Art imitates Springfield life
Bill Crook experimented with a number of concepts before settling on the final design for the sign that attorney William Panichi asked him to paint for Panichi’s law office on North Fourth Street.
Panichi wanted something that combined images of Abraham Lincoln, who lived in Springfield before becoming president, and Barack Obama, who’s often compared to Lincoln, was a state senator here, and used the capital city as his presidential campaign’s launch pad. Initially, Crook thought about using bright colors a la Shepard Fairey’s obnoxiously ubiquitous red-white-blue creation. However, “I didn’t want to replicate Fairey. He’s all over the place,” says Crook, a former art instructor whose work has been displayed in the Capitol and in several publications, including Illinois Times.

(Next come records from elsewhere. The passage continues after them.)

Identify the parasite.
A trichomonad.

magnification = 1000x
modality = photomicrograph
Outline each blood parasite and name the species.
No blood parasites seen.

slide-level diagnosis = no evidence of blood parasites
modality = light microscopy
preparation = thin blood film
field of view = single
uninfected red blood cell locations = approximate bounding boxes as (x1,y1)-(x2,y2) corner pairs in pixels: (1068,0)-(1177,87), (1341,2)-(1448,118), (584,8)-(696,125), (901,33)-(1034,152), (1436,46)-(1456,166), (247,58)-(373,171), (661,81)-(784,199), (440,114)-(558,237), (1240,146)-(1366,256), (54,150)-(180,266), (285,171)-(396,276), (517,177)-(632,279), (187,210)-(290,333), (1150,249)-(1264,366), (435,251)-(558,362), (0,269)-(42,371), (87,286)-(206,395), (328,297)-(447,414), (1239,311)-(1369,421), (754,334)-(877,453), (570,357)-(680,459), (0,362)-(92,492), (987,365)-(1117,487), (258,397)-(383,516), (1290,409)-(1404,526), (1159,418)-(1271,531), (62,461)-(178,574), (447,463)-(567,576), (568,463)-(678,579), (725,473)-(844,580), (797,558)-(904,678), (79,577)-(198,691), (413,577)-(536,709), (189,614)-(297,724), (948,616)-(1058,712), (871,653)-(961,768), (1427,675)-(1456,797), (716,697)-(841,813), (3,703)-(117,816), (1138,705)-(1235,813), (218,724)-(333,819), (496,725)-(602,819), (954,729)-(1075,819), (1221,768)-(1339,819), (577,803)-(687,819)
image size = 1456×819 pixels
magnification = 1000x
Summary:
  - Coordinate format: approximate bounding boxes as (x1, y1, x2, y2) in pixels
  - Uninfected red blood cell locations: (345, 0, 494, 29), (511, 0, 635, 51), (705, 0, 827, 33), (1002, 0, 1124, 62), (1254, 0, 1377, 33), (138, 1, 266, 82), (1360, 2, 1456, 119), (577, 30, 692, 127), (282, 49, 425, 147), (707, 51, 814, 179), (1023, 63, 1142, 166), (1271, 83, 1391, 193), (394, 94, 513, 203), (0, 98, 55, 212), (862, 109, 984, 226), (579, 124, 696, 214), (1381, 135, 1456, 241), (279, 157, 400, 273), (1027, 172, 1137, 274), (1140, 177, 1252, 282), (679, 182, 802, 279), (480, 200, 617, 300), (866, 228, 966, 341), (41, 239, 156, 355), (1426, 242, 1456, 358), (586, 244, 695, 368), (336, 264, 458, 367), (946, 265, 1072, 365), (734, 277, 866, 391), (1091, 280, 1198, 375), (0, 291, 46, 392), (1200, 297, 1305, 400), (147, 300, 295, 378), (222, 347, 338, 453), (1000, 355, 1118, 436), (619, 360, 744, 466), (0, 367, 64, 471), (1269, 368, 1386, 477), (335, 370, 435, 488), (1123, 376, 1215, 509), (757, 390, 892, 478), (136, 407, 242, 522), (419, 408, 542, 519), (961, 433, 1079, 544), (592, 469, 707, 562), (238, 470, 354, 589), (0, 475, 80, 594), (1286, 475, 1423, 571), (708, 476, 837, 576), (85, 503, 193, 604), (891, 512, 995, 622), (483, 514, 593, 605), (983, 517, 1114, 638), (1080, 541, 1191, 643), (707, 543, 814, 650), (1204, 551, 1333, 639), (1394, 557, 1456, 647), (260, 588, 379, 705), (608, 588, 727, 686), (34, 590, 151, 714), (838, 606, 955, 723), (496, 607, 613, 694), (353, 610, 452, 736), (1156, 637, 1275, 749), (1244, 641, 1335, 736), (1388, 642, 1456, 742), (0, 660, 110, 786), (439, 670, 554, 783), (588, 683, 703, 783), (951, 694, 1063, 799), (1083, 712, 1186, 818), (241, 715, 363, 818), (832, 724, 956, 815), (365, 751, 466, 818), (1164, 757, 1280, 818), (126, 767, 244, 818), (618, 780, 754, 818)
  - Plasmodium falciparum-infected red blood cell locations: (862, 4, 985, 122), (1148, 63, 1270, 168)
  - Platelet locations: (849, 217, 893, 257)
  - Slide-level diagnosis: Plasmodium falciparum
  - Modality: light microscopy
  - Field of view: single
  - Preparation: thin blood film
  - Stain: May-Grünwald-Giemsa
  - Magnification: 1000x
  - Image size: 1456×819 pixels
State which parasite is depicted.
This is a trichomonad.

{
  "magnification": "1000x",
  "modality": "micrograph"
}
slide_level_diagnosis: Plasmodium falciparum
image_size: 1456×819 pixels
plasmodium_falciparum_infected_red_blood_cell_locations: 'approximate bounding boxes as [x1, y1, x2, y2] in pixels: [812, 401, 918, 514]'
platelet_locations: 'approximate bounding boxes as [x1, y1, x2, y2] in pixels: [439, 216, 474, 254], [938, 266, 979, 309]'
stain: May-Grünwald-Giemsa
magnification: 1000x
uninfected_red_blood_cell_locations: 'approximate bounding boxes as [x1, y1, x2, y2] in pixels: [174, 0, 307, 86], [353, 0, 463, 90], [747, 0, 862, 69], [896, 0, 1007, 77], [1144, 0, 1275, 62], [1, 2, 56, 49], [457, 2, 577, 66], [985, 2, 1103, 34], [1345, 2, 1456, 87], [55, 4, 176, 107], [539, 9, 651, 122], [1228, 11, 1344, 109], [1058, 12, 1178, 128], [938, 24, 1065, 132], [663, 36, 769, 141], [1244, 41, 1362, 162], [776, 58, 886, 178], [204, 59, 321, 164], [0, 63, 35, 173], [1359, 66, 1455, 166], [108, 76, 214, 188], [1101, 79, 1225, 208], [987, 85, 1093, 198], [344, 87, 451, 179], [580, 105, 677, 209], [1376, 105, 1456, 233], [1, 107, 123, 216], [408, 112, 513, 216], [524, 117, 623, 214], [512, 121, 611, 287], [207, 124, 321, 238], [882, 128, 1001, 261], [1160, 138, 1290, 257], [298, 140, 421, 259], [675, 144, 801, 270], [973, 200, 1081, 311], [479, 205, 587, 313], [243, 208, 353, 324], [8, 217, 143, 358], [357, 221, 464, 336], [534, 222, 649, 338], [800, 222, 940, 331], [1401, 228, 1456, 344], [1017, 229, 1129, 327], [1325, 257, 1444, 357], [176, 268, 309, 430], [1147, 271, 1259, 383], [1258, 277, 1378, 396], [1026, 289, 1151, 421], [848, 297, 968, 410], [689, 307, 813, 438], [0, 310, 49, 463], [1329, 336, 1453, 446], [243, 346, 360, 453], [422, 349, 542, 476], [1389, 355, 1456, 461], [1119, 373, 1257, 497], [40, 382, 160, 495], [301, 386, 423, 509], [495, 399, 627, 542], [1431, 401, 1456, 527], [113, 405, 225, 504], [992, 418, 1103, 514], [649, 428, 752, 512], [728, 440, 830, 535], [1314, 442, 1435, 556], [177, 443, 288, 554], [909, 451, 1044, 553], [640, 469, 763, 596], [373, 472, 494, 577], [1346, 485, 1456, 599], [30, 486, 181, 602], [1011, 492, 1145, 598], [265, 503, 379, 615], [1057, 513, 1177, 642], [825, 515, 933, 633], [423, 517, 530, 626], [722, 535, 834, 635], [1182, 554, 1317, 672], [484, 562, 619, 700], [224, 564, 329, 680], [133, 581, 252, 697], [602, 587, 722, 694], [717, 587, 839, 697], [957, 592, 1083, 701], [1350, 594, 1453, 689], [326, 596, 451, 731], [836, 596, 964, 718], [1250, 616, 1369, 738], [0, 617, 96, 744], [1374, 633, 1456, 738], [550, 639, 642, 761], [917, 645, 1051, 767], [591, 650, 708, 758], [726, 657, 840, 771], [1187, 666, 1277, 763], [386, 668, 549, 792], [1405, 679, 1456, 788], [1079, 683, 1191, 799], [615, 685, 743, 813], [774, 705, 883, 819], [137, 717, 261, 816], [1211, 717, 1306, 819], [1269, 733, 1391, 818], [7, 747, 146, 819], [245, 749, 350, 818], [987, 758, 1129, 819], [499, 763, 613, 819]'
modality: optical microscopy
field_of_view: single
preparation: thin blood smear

In the end, Crook decided to keep it simple with portraits of Lincoln and Obama facing the Old State Capitol, where both men delivered historic speeches. Achieving the proper viscosity of the paints proved difficult and Crook painted the faces five times. The final product, Panichi believes, could be incorporated into a new Springfield city seal and says he mentioned the idea to Kevin Davlin, brother and advisor to mayor Tim Davlin. However, according to City Hall spokesman Ernie Slottag, no discussion of modifying the official city seal has taken place.